Working in shifts, these kids were meticulous in their corn planting duties, surprised you could plant the kernel from a corn cob and it would turn into a whole plant.  Didn’t even phase them that our kernels were red.

“Ever seen red corn before?”

Hands shot up.  “I have!  I have!”

With a hand to my hip, I raised a brow.  “Really now…”

When I said they were telling me “stories” they assured me that was not the case.  They’ve seen it.  For sure.  (There is such a thing, but it’s fun to test their determination which I must admit, remained adamant.)

Our kernels are red, because they were chemically treated to keep them viable and strong for planting and sprouting.  While we’re growing organic, it can be hard to find untreated non-hybrid seed, so this will prove our exception.

Digging diligently, they added dirt and raked it smooth, careful to keep to the rows and not the beds.   We spaced out the holes, staggered our pattern and discussed the reason why.  (Corn grows real tall and needs a little elbow room!)
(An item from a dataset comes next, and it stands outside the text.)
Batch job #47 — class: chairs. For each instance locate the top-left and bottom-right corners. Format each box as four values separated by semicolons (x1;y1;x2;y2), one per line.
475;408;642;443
We even tossed out the worm poop to give them a good and healthy start.  Plants LOVE worm poop and kids LOVE tossing it.  And they refuse to call it “castings.”  It’s poop.  Plain and simple.  You gotta love kids

Another great day in the garden was had by all, not to mention great progress was made.  We’ll invite the little ones (primary/kindergarten) later next week to try their hand at bean plopping and poop tossing (something tells me they will LOVE LOVE LOVE it!)  

And what’s NOT to love about the care and feeding of your plants?